The Three Stages of Termination
The termination process unfolds sequentially, beginning with the recognition of the stop codon by a release factor binding directly into the ribosomal A site. The large ribosomal subunit positions the release factor such that a motif, often containing Glycine-Glycine-Glutamine (GGQ), is near the growing polypeptide chain.
This positioning is the mechanism for the second stage, peptidyl-tRNA hydrolysis, which is the chemical cleavage that frees the protein. The release factor acts as a catalyst, promoting the addition of a water molecule to the bond linking the polypeptide chain to the final tRNA in the P site. This reaction takes place at the ribosome’s peptidyl transferase center (PTC), the site normally responsible for forming peptide bonds. The introduction of water instead of a new amino acid results in the scission of the bond.
The final stage is the release of the newly synthesized polypeptide into the surrounding cellular environment, such as the cytoplasm. Once the bond is hydrolyzed, the protein dissociates from the ribosomal complex.

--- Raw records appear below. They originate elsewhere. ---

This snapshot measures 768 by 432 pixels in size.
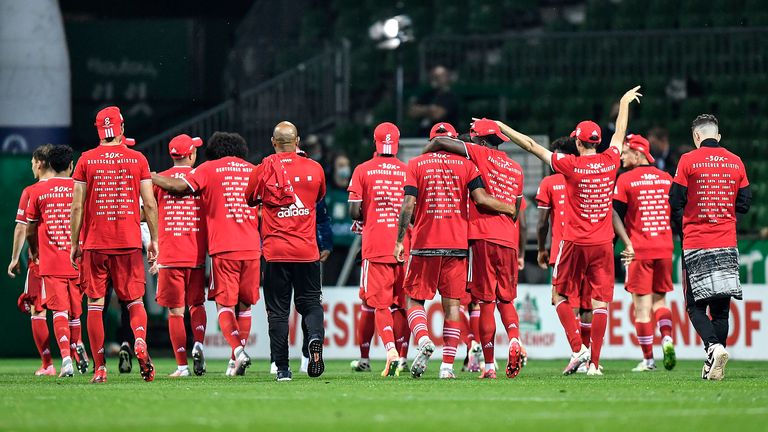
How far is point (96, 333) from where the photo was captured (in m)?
13.5

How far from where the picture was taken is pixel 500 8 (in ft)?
94.1

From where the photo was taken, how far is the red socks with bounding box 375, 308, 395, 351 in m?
14.5

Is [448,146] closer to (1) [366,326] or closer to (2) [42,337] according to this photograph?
A: (1) [366,326]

Following the protein’s exit, the release factor is ejected from the A site, often aided by a separate energy-dependent release factor. This leaves the ribosome in a post-termination state, ready for the final process of disassembly.
Differences Between Prokaryotic and Eukaryotic Systems
While the underlying mechanism of stop codon recognition and polypeptide hydrolysis is conserved across all life, the specific proteins that execute this function differ between prokaryotic and eukaryotic cells. Prokaryotes, such as bacteria, utilize two Class I release factors for stop codon recognition: Release Factor 1 (RF1) recognizes UAA and UAG codons, while Release Factor 2 (RF2) recognizes UAA and UGA.
A third protein, Release Factor 3 (RF3), functions as a GTPase, using the energy from Guanosine Triphosphate (GTP) to help remove RF1 or RF2 from the ribosome after polypeptide release. Eukaryotic cells employ a simpler system for stop codon recognition. They use a single factor, Eukaryotic Release Factor 1 (eRF1), which recognizes all three stop codons: UAA, UAG, and UGA.
Eukaryotic Release Factor 3 (eRF3) functions similarly to its prokaryotic counterpart, acting as a GTPase to stimulate the activity of eRF1 and facilitate its dissociation from the ribosome. The difference in the number of factors reflects an evolutionary divergence, but the functional result—the recognition of the termination signal and the hydrolysis of the peptide bond—remains the same.
Ribosome Recycling and Polypeptide Fate
Immediately following polypeptide release, the post-termination complex must be disassembled so its components can be reused for future rounds of synthesis. This process is known as ribosome recycling. In bacteria, the Ribosome Recycling Factor (RRF), along with the elongation factor EF-G, works to split the ribosome into its large and small subunits.
In eukaryotes, a different set of factors, including the protein ABCE1, facilitates the splitting of the 80S ribosome into its 40S and 60S subunits. This allows the ribosomal subunits to dissociate from the mRNA and the uncharged tRNA, making all components available to initiate translation again on a new message.
The newly released polypeptide chain is not yet a functional protein. The chain must fold into its correct three-dimensional structure, a process often guided by chaperone proteins that prevent misfolding or aggregation. Following folding, the protein may undergo further post-translational modifications, such as the addition of chemical groups or cleavage, before being transported to its final destination within the cell to begin its functional life.